When a local woman who neither filed nor was served with divorce papers learned she was divorced last week, she was taken by surprise. 

But Caddo Parish Sheriff’s Detective Mike King got to the bottom of it, and husband Demario Clark, 27, and his girlfriend, Lisa McKinney, 50, were arrested for forging Lashonda Clark’s name on documents last Wednesday.

There were, however, a lot more problems with the divorce than just a waiver with the victim’s forged name.

The Judgment of Divorce signed by Caddo District Judge Charles Tutt, who was filling in for Judge Robert Waddell that day, had a whole world of problems packed into that three-page petition filed only five days earlier. 

In fact, the forged waiver was just the tip of the iceberg.

The forged waiver was notarized by a suspended notary public; the Petition for Divorce stated the couple ceased living together two months before they were married; and most damaging of all, a marriage license issued in Caddo stating the marriage was a covenant marriage, which is clearly noted on the top left corner of that license (see above).

The Rev. C.E. McClain, who officiated at the Clark’s wedding on April 25, 2014, confirmed the Clarks, indeed, had a covenant marriage. He told NBC6 when the couple decided they wanted a covenant marriage, he counseled them as to the seriousness of taking such a step.
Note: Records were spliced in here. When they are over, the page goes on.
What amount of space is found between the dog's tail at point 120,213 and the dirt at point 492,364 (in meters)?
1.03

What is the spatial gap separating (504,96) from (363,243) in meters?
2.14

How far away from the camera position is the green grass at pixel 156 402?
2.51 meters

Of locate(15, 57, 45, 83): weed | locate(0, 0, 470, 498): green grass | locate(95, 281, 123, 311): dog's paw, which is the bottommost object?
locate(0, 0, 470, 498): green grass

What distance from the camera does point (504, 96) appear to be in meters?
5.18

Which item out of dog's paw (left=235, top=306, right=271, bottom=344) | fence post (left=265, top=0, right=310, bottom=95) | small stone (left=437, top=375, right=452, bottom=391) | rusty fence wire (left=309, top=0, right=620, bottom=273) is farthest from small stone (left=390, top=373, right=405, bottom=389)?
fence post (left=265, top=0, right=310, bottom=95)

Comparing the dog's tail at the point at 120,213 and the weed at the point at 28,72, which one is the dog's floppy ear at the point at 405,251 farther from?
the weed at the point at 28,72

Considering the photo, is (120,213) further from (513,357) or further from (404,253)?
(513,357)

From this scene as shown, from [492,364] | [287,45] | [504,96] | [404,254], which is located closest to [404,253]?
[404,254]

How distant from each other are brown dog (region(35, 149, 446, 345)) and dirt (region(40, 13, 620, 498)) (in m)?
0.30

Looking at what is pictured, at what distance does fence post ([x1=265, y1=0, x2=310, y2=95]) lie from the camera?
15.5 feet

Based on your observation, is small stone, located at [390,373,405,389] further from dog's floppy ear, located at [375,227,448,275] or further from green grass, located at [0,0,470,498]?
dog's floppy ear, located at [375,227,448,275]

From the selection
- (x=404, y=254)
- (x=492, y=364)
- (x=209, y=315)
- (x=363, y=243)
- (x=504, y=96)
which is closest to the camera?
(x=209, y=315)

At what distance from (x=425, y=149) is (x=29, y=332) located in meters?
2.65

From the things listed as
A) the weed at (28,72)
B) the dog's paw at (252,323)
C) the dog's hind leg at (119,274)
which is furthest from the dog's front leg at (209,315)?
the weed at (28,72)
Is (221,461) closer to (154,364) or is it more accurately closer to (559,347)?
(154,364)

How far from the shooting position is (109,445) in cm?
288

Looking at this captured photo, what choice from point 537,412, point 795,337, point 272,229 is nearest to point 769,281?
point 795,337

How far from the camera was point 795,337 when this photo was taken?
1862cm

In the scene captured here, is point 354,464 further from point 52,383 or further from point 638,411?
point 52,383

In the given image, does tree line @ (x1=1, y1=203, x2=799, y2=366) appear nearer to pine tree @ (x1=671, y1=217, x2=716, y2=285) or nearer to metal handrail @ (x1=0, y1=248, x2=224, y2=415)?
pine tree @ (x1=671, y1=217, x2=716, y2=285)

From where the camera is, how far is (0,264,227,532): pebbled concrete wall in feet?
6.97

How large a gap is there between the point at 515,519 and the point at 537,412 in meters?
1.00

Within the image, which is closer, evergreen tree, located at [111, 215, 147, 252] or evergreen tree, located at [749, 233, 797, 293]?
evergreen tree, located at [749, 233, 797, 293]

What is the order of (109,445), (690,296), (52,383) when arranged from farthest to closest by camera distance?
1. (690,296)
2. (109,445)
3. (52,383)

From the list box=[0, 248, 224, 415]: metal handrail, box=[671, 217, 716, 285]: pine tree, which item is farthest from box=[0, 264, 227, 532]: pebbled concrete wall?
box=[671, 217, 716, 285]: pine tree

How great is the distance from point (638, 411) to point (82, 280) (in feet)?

The Covenant Marriage Act, passed by the Louisiana Legislature was first signed into law in July 1997 by then Gov. Mike Foster. It requires pre-marital counseling, and prohibits divorce with the exceptions of adultery, a spouse being sentenced to death or imprisonment at hard labor, physical or sexual abuse of a spouse or a child.

In addition, it requires counseling a legal separation with counseling before and during that separation, which can be as long as two years, but as short as one year, and, finally, in accordance with Louisiana RS 9:272 C…”A covenant marriage agreement may not be dissolved, rescinded, or otherwise terminated by the mutual consent of the spouses.”

So, even if the documents had not been forged, the Secretary of State suspended the license of the notary public whose signature is on the forged document in December 2017, the five-day quickie divorce would be in direct opposition to the laws set down for a covenant marriage.

On Friday, Clark, whose bond was set at $5,000, bonded out of Caddo Correctional Center on Friday. He is scheduled for a hearing Tuesday in Judge Brady O’Callaghan’s court; McKinney is scheduled for a preliminary hearing in O’Callaghan’s court on Sept. 19.

In light of all this, the question remains…is the divorce valid? A spokesperson from the Caddo Parish Sheriff’s office said they were told it is.